Texte source:

==*==

| DIVINATION, subst. fém. A.− [Correspond à deviner A] 1. Art de deviner, de découvrir ce qui est ignoré ou caché en sortant des voies ordinaires de la connaissance par le recours à des procédés occultes, à des pratiques magiques; en partic., art de prédire les événements futurs. La divination des Étrusques était un art de surprendre aux dieux la connaissance des intérêts de la terre (Michelet, Introd. Hist. univ.,1831, p. 433).L'astrologue de la cour (...) offre l'aide de la divination et des charmes, pour trouver les mines inconnues et les trésors enfouis (Nerval, Sec. Faust,1840, p. 199): 1. ... la magie, l'alchimie, la divination par les astres, par les songes, par l'évocation, coexistent dans plus d'un esprit avec la culture classique la plus limpide et la discipline des sciences exactes.
Valéry, Variété V,1944, p. 266. SYNT. Procédé de divination; divination par les cartes (cartomancie), par les astres (astrologie), par l'inspection de la main (chiromancie), par le vol des oiseaux (ornithomancie), par l'inspection des entrailles des animaux sacrifiés, par les sorts, par l'eau, par les flammes; pratiquer la divination. − P. méton. a) Cette forme de connaissance. Art, don de la divination. b) Pratique de divination : 2. ... une conscience toute moderne [Hugo] tente de retrouver, par une sorcellerie évocatoire, les dons et les divinations que l'humanité primitive posséda, mais qu'elle a perdus.

==*==

Lignes de données:
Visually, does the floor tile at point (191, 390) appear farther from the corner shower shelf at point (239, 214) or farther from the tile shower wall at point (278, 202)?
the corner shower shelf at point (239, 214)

==*==

Consigne:
Répondez, s'il vous plaît, à ces questions sur l'article consacré à la divination :
1. Selon la citation de Michelet, en quoi consistait la divination des Étrusques ?
2. Quel nom l'article donne-t-il à la divination par le vol des oiseaux ?
3. Dans la citation de Nerval, que propose de trouver l'astrologue de la cour grâce à la divination et aux charmes ?

Corrigé:
1. C'était un art de surprendre aux dieux la connaissance des intérêts de la terre.
2. L'ornithomancie.
3. Les mines inconnues et les trésors enfouis.